PROVIDED RECORDS:
:::

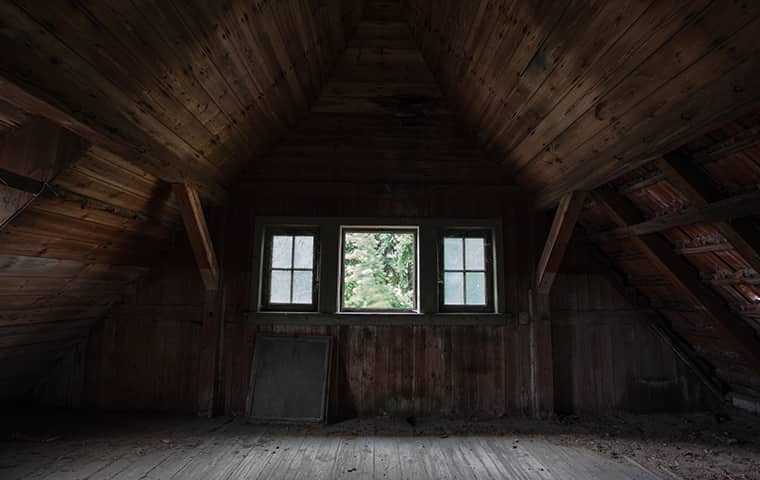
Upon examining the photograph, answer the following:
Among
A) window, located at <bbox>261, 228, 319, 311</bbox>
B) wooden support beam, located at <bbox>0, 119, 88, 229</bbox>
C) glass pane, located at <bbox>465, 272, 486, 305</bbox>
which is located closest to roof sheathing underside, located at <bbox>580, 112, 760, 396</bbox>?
glass pane, located at <bbox>465, 272, 486, 305</bbox>

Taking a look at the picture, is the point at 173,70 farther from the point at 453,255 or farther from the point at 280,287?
the point at 453,255

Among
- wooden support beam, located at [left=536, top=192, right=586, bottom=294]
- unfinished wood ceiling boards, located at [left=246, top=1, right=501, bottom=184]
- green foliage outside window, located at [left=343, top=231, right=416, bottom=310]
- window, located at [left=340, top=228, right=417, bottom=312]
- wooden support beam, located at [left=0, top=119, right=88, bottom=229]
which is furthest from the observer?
green foliage outside window, located at [left=343, top=231, right=416, bottom=310]

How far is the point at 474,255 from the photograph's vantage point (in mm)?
4059

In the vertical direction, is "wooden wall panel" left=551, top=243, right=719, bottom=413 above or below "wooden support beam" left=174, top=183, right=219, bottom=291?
below

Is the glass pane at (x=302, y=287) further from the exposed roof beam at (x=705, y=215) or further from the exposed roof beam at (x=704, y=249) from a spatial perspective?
the exposed roof beam at (x=704, y=249)

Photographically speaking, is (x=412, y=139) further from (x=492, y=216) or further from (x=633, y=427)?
(x=633, y=427)

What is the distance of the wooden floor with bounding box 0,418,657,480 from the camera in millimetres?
2604

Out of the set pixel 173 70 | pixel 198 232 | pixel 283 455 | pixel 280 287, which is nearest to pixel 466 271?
pixel 280 287

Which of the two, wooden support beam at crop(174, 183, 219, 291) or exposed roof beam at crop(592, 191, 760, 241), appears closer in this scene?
exposed roof beam at crop(592, 191, 760, 241)

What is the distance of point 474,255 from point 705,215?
1938mm

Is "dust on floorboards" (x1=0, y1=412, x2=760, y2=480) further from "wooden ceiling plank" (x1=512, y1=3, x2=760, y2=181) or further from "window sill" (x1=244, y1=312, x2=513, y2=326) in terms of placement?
"wooden ceiling plank" (x1=512, y1=3, x2=760, y2=181)

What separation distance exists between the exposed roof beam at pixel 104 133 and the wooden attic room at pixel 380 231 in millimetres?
16

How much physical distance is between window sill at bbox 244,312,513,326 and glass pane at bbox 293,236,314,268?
0.50m

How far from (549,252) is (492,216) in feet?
2.30
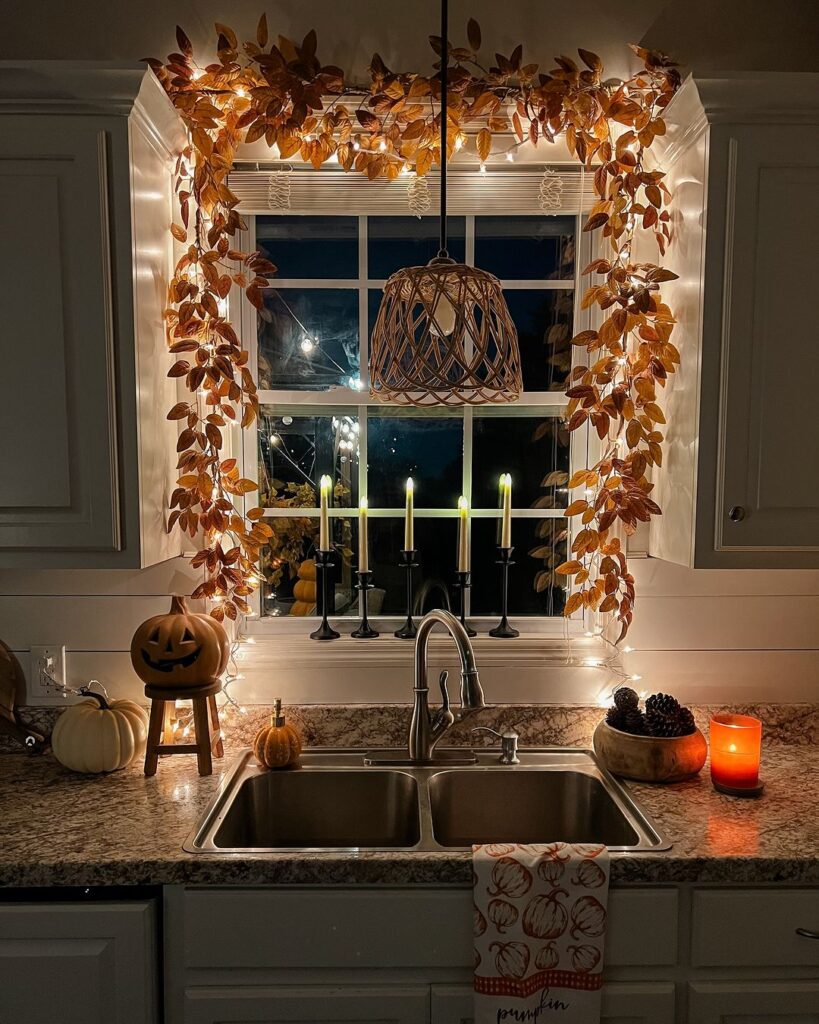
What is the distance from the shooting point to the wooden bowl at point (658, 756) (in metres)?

:::

WRITTEN PROBLEM: Render the listing from its first line through the line containing "which is located", both included, as a Markdown table with the columns Row and Line, one numbered row per line. Leave out blank lines and the pictures.

SOLUTION FOR THIS PROBLEM:
| Row | Line |
|---|---|
| 1 | Upon examining the photograph, answer the following: |
| 2 | Among |
| 3 | A) window, located at <bbox>261, 228, 319, 311</bbox> |
| 4 | B) wooden support beam, located at <bbox>0, 119, 88, 229</bbox> |
| 5 | C) glass pane, located at <bbox>465, 272, 486, 305</bbox> |
| 6 | which is located closest to roof sheathing underside, located at <bbox>580, 112, 760, 396</bbox>? |